*TO BE DONE:* Rescale the stretch that opens with the line containing "What is the" and runs through the end of the records. Write out every line again, and multiply each number in the answers (coordinates and distances) by 1.3, rounding to the number of decimals it had and rounding halves up. Leave the other numbers unchanged.

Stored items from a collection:
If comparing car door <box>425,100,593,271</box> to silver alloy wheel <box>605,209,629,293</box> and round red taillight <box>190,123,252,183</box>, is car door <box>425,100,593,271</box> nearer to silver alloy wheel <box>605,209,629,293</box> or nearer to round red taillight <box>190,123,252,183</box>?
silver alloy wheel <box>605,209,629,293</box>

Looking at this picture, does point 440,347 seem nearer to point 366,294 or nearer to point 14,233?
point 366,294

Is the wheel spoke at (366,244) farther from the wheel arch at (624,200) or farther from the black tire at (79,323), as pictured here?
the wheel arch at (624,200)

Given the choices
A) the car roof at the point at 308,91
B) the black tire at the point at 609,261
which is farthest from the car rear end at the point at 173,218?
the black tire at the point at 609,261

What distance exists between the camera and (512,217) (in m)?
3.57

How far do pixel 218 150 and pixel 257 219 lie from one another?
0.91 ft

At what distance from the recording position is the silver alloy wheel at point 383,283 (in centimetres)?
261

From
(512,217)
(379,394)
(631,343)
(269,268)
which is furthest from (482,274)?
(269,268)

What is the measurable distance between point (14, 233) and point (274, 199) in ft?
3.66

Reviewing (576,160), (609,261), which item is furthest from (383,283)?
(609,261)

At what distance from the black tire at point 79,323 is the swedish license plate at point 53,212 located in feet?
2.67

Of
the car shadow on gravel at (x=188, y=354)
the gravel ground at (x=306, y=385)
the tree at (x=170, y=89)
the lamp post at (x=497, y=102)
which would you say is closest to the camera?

*OUTPUT FOR THIS TASK:*
What is the measurable distance between point (14, 233) and point (274, 199) in ft?
4.76

Reviewing (576,160), (609,261), which item is furthest from (383,283)?
(792,339)

At what distance from the black tire at point 79,323 is the swedish license plate at point 53,212 located in feet?
3.47

Of
the car shadow on gravel at (x=188, y=354)
the gravel ground at (x=306, y=385)
the tree at (x=170, y=89)
the lamp post at (x=497, y=102)
which would you say is closest to the camera?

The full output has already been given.